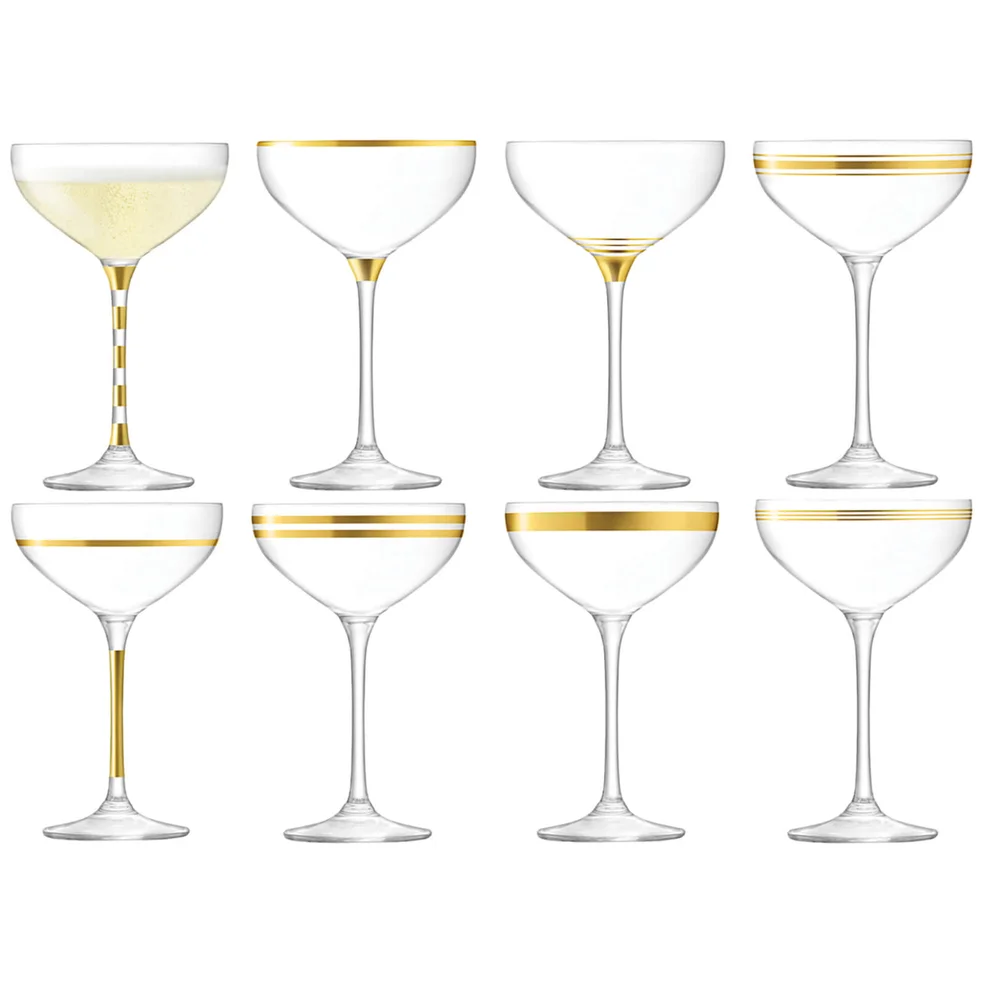 LSA Deco Champagne Saucers - 235ml (Set of 8) Image 1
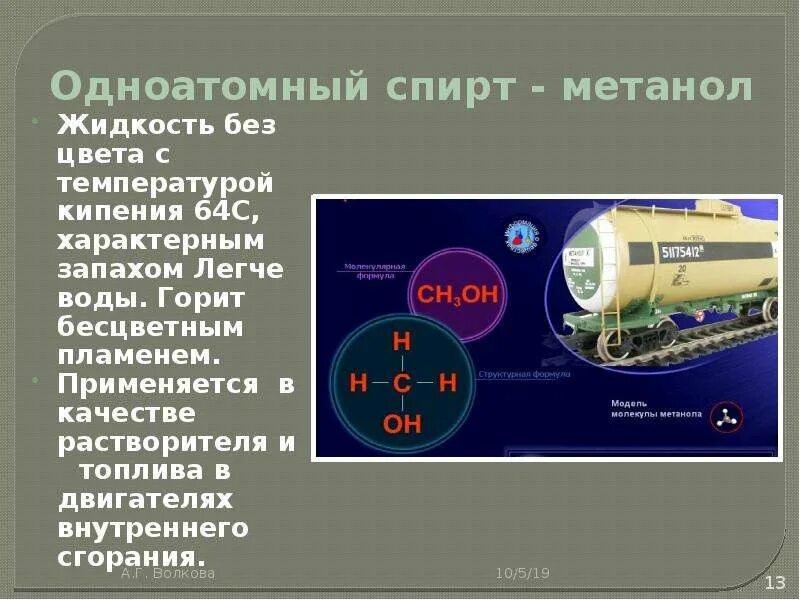 Метанол это газ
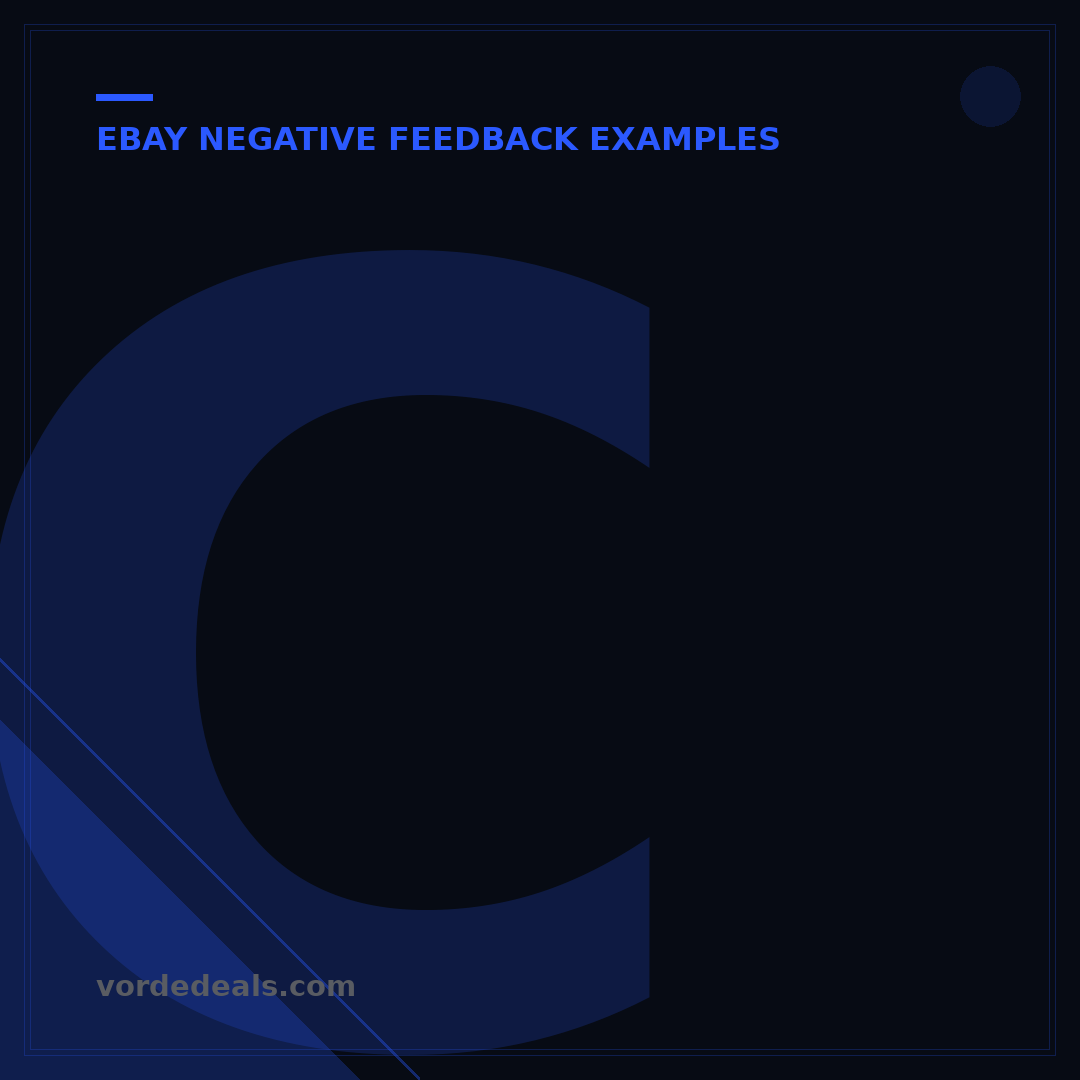 Can I Respond to Negative Feedback on eBay? Your 5-Step Guide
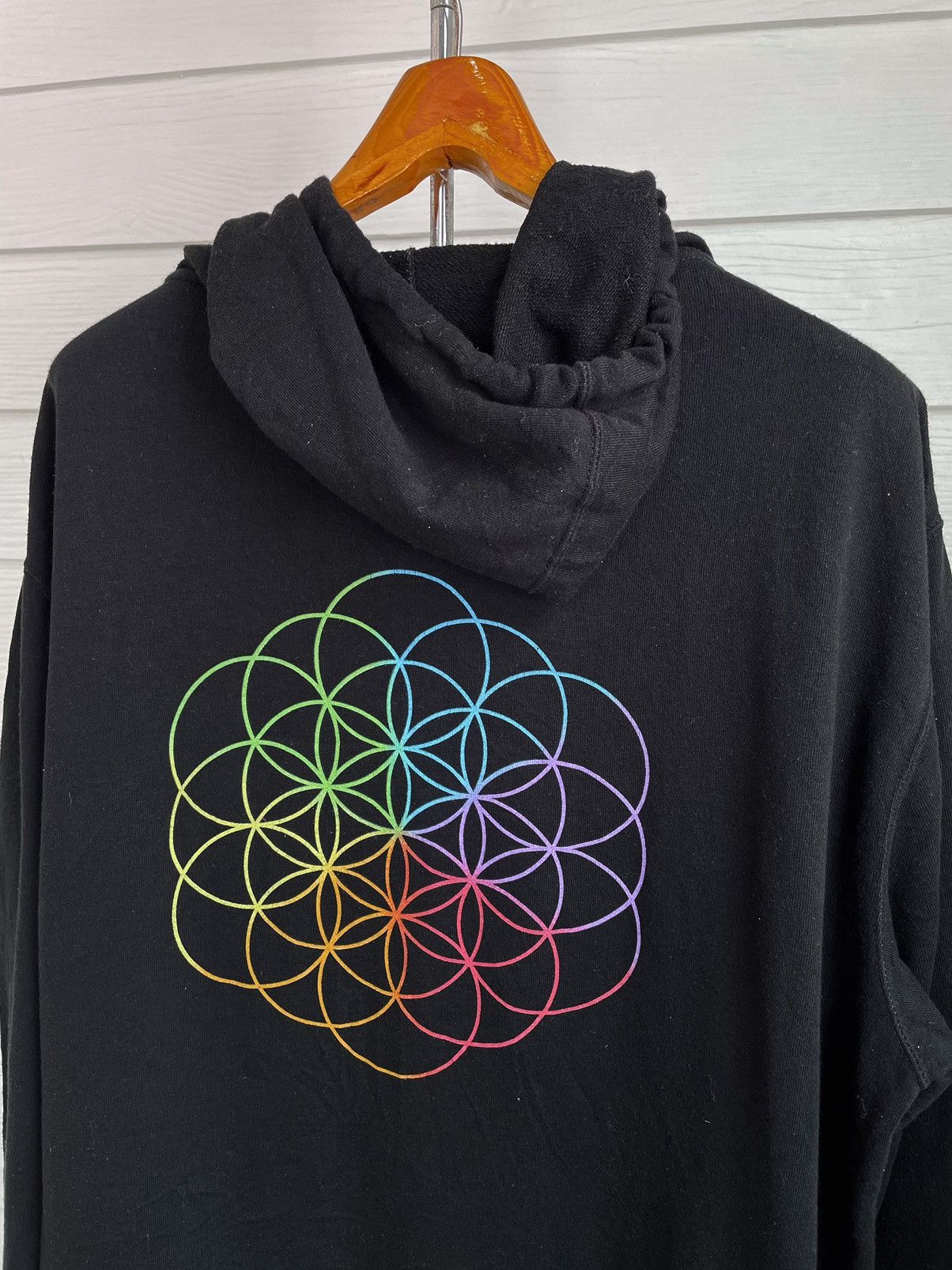 Band Tees × Vintage COLDPLAY A HEAD FULL OF DREAMS WORLD TOUR 2017 HOODIE Size US XXL / EU 58 / 5 - 4 Thumbnail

···

(EXERCISE PROMPT): Return the material above verbatim, minus the pictures.

(RESULT BELOW):
 LSA Deco Champagne Saucers - 235ml (Set of 8) Image 1
 Метанол это газ
 Can I Respond to Negative Feedback on eBay? Your 5-Step Guide
 Band Tees × Vintage COLDPLAY A HEAD FULL OF DREAMS WORLD TOUR 2017 HOODIE Size US XXL / EU 58 / 5 - 4 Thumbnail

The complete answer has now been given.